# TASK PROMPT
Carry on the listing of analysis notebooks and figures below, starting after its final line.

# DOCUMENT PASSAGE
-------------------------
notebooks/r1_logistic_age_controlled.py |
Multivariable logistic regression (sex + age + performance category + sex × age interaction) |
notebooks/r1_dedup_sensitivity.py |
Sensitivity analysis on deduplicated subset (composite key: normalized name + age group) |
notebooks/r1_pacing_fine_grained.py |
Fine-grained pacing metrics from 5 km splits (CV, inflection, late-deceleration, oscillation, km-30 gradient) |
notebooks/r1_age_relative_quintile.py |
Within-cohort sex × age-group quintile re-stratification |
notebooks/r1_temporal_trend.py |
27-year temporal trend (Mann-Kendall + linear regression) |
notebooks/r1_threshold_severity.py |
Threshold sensitivity (15%/20%/25%) and graded severity |
notebooks/r1_perf_cat_prevalence.py |
Per-category × sex prevalence with odds ratios |
notebooks/_r1_common.py |
Shared feature engineering, colour palette, save_results helper |
| Notebook | Content |
|---|---|
notebooks/r2_logistic_diagnostics.py |
Logistic model diagnostics — Variance Inflation Factors, McFadden pseudo-R², AIC/BIC, decile calibration with Hosmer-Lemeshow, 10-fold cross-validated recalibration intercept and slope, comparison of linear / quadratic / natural-cubic-spline parameterisations of age (likelihood-ratio + ΔAIC), Pregibon dbeta influence summary, missing-data exclusion cascade. Verbatim summary reproduced in Appendix A of the R2 response letter. |
notebooks/_r2_common.py |
R2 shared helpers — compute_vif, mcfadden_r2, decile_calibration, hosmer_lemeshow, spline_basis_age (with sum-to-zero constraint avoiding rank-deficiency against the intercept), calibration_in_the_large_and_slope_cv (10-fold cross-validated, non-degenerate). |
| Notebook | Content |
|---|---|
notebooks/generate_figures.py |
Idempotent regeneration of Figures 1–5 |
notebooks/generate_tables.py |
Idempotent regeneration of Table 2 (with crude OR + 95% CI columns added in R2) and Supplementary Tables S1–S6 (CSV → Markdown) |
- Figure 1 — Density (
figures/Figure_1_Density.tiff) — kernel density estimation of percentage slowdown by sex; visualises the heavier right tail of male pacing failures - Figure 2 — Stratified prevalence (
figures/Figure_2_Boxplot.tiff) — mean percentage slowdown by performance category × sex; the sex disparity persists across all five tiers - Figure 3 — Risk (
figures/Figure_3_Risk_Plot.tiff) — bar plot of "hitting the wall" prevalence by sex with 95% CIs and odds ratio annotation - Figure 4 — Fine-grained pacing variability (
figures/Figure_4_Pacing_Variability.tiff) — five 5 km-split-derived metrics (CV, inflection km, late-deceleration %, oscillation, km-30 gradient) by sex - Figure 5 — Temporal trend (
figures/Figure_5_Temporal_Trend.tiff) — wall prevalence by sex across 27 editions (1999–2025) with Mann-Kendall and linear-regression annotations
.
-------------------------
# INFORMATION PROVIDED
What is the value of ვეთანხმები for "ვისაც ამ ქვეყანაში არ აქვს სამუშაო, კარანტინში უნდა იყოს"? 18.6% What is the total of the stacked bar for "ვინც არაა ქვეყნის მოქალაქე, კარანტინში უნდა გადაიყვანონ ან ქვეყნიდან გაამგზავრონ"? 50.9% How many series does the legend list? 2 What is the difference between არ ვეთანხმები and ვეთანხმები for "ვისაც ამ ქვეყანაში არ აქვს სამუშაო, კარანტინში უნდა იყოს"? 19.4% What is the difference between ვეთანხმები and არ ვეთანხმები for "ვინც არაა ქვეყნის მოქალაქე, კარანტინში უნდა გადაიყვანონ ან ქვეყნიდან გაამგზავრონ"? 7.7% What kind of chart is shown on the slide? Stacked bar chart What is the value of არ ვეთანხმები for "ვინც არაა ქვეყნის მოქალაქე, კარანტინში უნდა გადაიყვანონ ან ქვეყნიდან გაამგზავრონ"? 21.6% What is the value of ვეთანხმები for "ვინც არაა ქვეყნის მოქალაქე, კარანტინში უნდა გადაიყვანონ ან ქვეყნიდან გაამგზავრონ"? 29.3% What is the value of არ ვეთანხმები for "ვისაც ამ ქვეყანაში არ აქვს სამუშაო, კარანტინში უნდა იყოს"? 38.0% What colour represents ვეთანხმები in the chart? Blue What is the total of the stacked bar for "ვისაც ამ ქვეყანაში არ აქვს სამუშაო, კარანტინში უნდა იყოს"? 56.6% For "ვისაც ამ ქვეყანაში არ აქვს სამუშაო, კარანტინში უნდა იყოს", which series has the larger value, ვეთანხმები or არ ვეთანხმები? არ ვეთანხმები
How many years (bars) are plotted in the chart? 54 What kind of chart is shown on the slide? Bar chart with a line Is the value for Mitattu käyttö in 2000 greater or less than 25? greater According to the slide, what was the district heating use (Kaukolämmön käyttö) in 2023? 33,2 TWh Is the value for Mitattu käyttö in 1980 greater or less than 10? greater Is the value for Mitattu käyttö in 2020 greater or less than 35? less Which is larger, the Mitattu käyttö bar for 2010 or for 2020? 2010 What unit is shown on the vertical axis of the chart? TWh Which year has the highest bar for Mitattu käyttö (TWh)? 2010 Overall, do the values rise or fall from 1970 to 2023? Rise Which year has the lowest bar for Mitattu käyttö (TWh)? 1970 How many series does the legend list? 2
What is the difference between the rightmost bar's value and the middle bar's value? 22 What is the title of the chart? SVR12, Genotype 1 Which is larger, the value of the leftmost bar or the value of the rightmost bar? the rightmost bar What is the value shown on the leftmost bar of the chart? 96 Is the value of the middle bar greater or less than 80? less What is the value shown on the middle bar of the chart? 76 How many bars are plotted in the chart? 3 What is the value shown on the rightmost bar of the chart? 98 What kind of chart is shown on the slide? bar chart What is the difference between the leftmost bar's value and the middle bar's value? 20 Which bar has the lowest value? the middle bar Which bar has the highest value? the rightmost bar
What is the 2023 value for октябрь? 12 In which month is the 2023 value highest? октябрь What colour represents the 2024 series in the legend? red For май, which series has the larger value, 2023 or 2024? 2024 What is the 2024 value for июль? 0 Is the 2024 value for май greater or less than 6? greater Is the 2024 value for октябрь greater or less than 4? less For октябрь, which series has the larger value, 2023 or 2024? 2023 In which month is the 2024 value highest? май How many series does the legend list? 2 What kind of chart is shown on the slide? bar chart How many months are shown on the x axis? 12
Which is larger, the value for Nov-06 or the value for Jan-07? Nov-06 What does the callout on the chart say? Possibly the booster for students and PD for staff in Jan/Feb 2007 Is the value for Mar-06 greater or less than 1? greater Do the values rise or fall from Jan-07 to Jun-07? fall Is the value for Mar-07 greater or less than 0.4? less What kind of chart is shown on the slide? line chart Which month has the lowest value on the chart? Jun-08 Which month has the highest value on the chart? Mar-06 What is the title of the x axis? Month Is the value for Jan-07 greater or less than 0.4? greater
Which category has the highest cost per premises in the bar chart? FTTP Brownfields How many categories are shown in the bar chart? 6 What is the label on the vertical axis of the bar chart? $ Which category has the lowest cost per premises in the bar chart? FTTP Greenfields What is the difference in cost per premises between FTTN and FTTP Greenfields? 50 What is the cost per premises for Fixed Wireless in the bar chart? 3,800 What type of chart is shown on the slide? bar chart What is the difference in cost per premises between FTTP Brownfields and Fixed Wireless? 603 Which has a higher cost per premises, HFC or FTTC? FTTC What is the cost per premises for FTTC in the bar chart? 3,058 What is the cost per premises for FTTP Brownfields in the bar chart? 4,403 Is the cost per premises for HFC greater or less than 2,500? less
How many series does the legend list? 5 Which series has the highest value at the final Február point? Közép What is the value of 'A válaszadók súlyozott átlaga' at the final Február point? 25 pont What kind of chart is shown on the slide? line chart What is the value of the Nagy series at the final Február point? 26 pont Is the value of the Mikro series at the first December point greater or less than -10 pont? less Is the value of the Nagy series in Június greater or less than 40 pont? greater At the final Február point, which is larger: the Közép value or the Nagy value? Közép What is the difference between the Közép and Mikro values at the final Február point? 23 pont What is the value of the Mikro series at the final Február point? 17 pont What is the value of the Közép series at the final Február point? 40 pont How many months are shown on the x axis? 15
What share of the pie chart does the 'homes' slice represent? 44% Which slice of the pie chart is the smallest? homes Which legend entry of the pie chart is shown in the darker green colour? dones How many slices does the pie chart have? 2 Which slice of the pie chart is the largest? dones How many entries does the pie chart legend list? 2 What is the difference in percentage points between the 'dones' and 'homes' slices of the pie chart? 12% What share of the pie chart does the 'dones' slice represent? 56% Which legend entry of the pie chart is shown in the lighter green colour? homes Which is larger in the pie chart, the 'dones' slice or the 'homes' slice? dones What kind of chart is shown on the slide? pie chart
-------------------------
# ANSWER BOX
├── README.md # This file
├── paper.pdf # Version of record (Sci Rep 2026; CC BY 4.0)
├── LICENSE # MIT — copyright Nova O2 (code/figures only)
├── requirements.txt # Python dependencies (pinned)
├── notebooks/ # Reproducible analysis pipeline
│ ├── OTIMIZATION.ipynb
│ ├── CLEANING.ipynb
│ ├── MAIN_ANALYSIS.ipynb
│ ├── build_wall_baseline.py # raw CSV -> wall_baseline_873k.parquet
│ ├── _r1_common.py
│ ├── r1_*.py # R1 revision analyses
│ ├── _r2_common.py
│ ├── r2_logistic_diagnostics.py # R2 revision diagnostics
│ ├── generate_figures.py
│ ├── generate_tables.py
│ └── results/
│ ├── r1/ # R1 tabular outputs (CSV + Markdown)
│ └── r2/ # R2 tabular outputs (CSV + Markdown + calibration TIFF)
└── figures/ # Manuscript figures (TIFF + PNG, 300 DPI)
Build artefacts (manuscript/, Makefile, scripts/) and large datasets (data/) are maintained off-repo. Data is available via the Zenodo deposit linked above.
- Python: 3.12 (pinned dependencies in
requirements.txt) - Raw dataset: UTF-8, semicolon-separated, period decimal
- Key packages: pandas, NumPy, SciPy, statsmodels, scikit-learn, pymannkendall, Matplotlib, Seaborn, tabulate
Seffrin, A., Villiger, E., Andrade, M. S., Rosemann, T., Weiss, K., & Knechtle, B. (2026). Sex differences in marathon pacing: analysis of 873,000 Berlin marathon runners reveals men are twice as likely to "hit the wall". Scientific Reports, 16, 19529. https://doi.org/10.1038/s41598-026-56334-7
Dataset: BMW Berlin Marathon Results 1999–2025. Zenodo. https://doi.org/10.5281/zenodo.19342683
The version of record is included in this repository as paper.pdf, reproduced under its Creative Commons Attribution 4.0 (CC BY 4.0) license. © The authors.